# Pr. Dye



## Hanzo04 (Jun 11, 2004)

Does anyone know of Professor paul dye? i heard he teaches the original EPAK system virtually unchanged. can anyone provide any info on him for me. any websites.


----------



## TwistofFat (Jun 11, 2004)

Mr. Dye is simply awesome.  He teaches out of Covina, CA in "The Garage" and is tough, lightning fast, but humble - he is a 'teacher'.
My instructor is one of the best people I have ever trained with (I have been in EPK for 15 years on the east coast) and he says one man scares the hell out of him - Paul Dye.

Good man and well worth the time (http://www.homestead.com/dyenamics/default.html).  Don't take my word for it - go to Mr. Cappi's camp in Lansdale, PA or go to Covina and see for yourself. - Best Regards - Glenn.


----------



## Hanzo04 (Jun 12, 2004)

thanks for the info. where did you get that quote from?


----------



## sumdumguy (Jun 12, 2004)
· · ·
* WHAT IS BEING ASKED
Continue the forum thread about Professor Paul Dye from the point where it stops.

Outline records
· · ·
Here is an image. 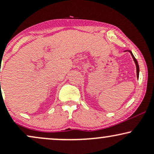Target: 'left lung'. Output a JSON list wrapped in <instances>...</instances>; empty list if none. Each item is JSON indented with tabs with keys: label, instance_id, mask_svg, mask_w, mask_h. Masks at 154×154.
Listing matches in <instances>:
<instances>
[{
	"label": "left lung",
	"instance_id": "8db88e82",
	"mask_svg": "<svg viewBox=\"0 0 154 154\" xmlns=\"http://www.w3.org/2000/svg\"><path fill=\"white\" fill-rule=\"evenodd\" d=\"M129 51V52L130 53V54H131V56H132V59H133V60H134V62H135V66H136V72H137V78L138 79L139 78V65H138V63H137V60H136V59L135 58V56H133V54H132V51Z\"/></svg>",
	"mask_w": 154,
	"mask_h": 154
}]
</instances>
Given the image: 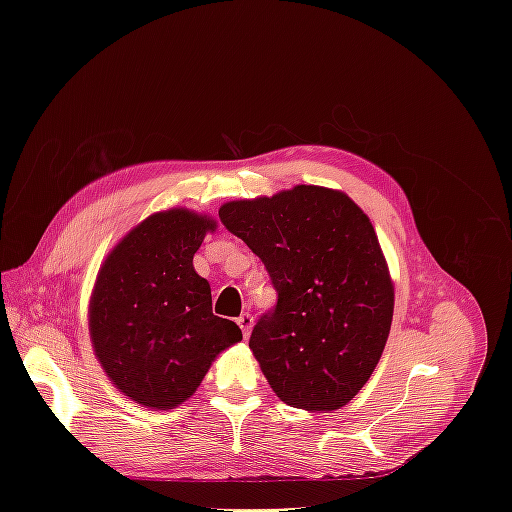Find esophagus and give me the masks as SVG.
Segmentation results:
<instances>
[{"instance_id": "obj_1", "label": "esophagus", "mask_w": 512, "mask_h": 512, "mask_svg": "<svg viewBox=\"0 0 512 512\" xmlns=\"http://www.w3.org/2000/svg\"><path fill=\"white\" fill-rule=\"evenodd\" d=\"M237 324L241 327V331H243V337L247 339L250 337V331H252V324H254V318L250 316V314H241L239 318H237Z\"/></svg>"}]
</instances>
· · ·
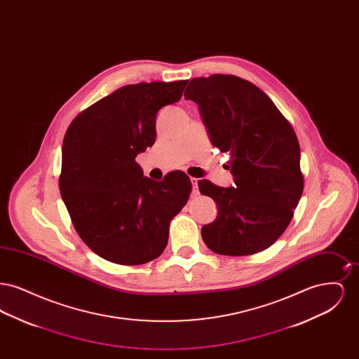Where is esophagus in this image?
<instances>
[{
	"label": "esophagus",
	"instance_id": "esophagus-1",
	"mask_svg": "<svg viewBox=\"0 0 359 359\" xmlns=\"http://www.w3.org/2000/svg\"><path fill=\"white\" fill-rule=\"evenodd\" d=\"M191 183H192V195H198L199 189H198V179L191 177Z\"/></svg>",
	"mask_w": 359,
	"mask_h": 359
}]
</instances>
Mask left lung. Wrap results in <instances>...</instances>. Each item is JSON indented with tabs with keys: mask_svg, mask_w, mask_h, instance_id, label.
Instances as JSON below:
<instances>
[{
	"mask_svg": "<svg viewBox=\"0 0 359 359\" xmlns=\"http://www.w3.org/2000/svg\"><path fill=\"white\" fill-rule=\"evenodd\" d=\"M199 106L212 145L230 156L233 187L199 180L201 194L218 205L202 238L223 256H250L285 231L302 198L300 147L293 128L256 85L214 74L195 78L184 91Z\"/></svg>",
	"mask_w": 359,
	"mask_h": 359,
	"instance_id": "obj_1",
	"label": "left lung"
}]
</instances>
· · ·
* EXERCISE OUTPUT
Mr. Paul Dye is a very dynamic individual and a great Kenpo Instructor. His group in (the Garage) is a very tight nit family type group and they are all very good people. Mr. Dye comes from good Kenpo lineage being on the family tree directly under Mr. David Hebler. He also trained for quite awhile with Mr. Jim Thompson who is pretty much out of the loop now days other than his joint efforts with Mr. Dye's group. My good friend Mr. Dave Thompson is his top student and he and I get together quite frequently to either work out or just hang out. If you get the chance to work out with him take it and enjoy it. Maybe I'll see you at the Garage sometime?
Good luck.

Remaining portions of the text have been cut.